The Red Mage strikes me as the most cleric like since they have Life as one of their elements and Evoke Life appears to be the Cure Spells.  If you wanted to closely model the Cleric, then the Red Mage would also need the Armoured Casting Boon to get rid of spell failure chance.  It looks to me like this is not something they should be able to get if you follow the Red Mage class EXACTLY as it is presented on page 25 of EoM.

Honestly, I was hoping for more discussion on the book than what seems to be happening.  I really like this book and it has even brought me out of lurker mode because I'd be very excited to discuss the book with others.  The more I read through it and study it, the more my "obtusiveness" seems to dwindle, so hopefully I'll get a good handle on it eventually even if I have to just be bull headed about figuring out the nuances myself 

I now leave the floor open for discussion.......


----------



## Outergod (Dec 24, 2002)

*Clerics*

Yes, Red mage seems to be the closest.   Or you could do a straight Mage and require that they take Armored Casting as their initial Major Boon.  Since Mages are already proficient with all simple weapons this should be pretty close to what's needed.  Then, you'd have to figure out the turn/rebuke thing....that might be another Major boon that they get at 1st level with the removal of a Major boon down the line.   I haven't thoroughly studied the book yet so turn/rebuke may have been touched on...

Outergod


----------



## G.A. Donis (Dec 24, 2002)

I don't see anything in the book which talks about turning/rebuking.  Some possible things that could be done to duplicate that ability using spells:

1.  Abjure[undead] might be close but that isn't quite like turning and isn't supposed to be available to a Red Mage.

2.  Possibly the creation of a Banish[undead] spell list. 

3.  Command[undead] or Compel[undead] could be used although they aren't supposed to be available to Red Mages.

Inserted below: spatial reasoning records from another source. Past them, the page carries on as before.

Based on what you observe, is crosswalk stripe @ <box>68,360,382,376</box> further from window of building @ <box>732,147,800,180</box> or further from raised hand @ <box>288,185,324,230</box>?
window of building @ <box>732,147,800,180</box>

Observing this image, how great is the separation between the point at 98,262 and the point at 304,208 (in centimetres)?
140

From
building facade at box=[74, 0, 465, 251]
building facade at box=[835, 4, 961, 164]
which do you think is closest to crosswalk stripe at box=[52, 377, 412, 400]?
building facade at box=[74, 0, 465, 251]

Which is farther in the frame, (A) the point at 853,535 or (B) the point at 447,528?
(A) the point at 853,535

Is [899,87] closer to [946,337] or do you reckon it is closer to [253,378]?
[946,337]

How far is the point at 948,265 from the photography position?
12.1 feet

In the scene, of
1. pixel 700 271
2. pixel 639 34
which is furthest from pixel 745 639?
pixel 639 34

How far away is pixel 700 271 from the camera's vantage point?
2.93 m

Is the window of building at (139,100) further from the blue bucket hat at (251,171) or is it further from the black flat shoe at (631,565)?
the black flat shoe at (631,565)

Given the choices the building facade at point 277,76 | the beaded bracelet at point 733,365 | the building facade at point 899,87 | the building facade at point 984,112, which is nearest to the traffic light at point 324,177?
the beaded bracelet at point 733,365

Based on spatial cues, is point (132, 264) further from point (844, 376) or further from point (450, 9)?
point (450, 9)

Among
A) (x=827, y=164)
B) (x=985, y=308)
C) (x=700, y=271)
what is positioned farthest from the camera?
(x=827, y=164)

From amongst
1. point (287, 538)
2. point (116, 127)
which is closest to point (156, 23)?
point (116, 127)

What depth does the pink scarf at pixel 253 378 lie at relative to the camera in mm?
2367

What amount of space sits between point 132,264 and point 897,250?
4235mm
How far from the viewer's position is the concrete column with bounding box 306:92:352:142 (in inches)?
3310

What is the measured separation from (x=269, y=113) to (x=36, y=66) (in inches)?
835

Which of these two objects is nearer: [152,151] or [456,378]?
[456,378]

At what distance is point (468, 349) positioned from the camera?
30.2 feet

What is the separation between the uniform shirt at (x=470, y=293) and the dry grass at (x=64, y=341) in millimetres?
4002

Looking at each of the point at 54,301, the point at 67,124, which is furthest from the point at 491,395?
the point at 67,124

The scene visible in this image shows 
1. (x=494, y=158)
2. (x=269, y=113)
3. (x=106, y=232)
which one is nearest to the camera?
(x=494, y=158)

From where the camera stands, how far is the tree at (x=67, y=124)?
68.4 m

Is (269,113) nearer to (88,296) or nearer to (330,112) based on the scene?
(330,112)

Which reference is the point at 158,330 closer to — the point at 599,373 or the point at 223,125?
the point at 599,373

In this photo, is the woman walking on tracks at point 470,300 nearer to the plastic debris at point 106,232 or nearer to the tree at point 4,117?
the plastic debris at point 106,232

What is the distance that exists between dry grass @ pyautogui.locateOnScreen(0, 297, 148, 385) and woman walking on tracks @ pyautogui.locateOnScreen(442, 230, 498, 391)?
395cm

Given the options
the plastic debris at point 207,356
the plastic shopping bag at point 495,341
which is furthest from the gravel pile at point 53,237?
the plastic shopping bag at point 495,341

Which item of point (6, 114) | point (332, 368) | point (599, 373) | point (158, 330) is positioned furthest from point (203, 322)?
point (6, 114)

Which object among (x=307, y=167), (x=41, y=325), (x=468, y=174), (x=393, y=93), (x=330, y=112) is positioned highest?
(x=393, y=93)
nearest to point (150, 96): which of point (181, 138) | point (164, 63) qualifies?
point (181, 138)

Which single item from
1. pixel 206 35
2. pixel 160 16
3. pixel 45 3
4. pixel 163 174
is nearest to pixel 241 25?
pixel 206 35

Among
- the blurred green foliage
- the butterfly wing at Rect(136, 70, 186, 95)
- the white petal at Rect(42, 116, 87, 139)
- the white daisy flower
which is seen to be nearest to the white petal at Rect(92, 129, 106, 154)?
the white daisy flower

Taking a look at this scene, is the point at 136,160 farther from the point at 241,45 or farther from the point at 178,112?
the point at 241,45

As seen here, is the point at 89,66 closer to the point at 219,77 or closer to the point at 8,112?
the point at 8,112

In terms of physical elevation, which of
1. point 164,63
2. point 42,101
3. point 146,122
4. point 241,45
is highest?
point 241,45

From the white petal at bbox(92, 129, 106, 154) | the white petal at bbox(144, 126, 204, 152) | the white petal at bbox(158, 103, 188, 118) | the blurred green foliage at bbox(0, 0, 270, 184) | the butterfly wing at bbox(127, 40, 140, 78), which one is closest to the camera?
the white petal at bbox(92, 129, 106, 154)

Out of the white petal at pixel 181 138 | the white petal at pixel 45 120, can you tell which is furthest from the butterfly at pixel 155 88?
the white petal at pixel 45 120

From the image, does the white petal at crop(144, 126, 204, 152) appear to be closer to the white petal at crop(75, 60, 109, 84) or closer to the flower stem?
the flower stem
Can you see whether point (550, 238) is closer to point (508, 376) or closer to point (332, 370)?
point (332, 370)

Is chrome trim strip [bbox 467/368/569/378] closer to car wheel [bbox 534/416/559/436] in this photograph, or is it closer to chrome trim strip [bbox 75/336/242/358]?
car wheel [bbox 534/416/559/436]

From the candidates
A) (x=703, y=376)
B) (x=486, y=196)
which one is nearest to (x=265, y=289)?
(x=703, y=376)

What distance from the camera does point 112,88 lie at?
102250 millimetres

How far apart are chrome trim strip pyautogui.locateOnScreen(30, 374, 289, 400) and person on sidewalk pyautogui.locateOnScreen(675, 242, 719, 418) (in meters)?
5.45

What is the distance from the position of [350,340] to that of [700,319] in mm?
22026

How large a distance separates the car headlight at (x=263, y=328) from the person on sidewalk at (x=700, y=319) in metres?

Of course using a spell list might not be the best option since any turning would also count against what spells could cast.  I think that creating a magical boon that gives the turning ability is the best option.  Then you can just directly install the turning system into the class.


----------



## Cyberzombie (Dec 25, 2002)

In the soon-to-be-released FAQ, I will more explicit rules for making an EOM "cleric".  It will also be included in the accessory book.  You live and learn -- these sort of conversions need to be a lot clearer than I thought.


----------



## G.A. Donis (Dec 26, 2002)

Cyberzombie said:
			
		

> *In the soon-to-be-released FAQ, I will more explicit rules for making an EOM "cleric".  It will also be included in the accessory book.  You live and learn -- these sort of conversions need to be a lot clearer than I thought. *




Nobody can think of every question that will arise from something like this .  I guess some of us want (or need) someone to hold our hands on these kinds of things . Overall I am very happy with the book and would be interested in any future books that expand upon what was layed out in EoM.


----------



## Outergod (Dec 27, 2002)

Don't worry about it Cyber.  We know you'll live up to the FAQ and the revised version.   You've created an awsome book and there's no way you could have thought of everything.  Just keep on updatin'!!


----------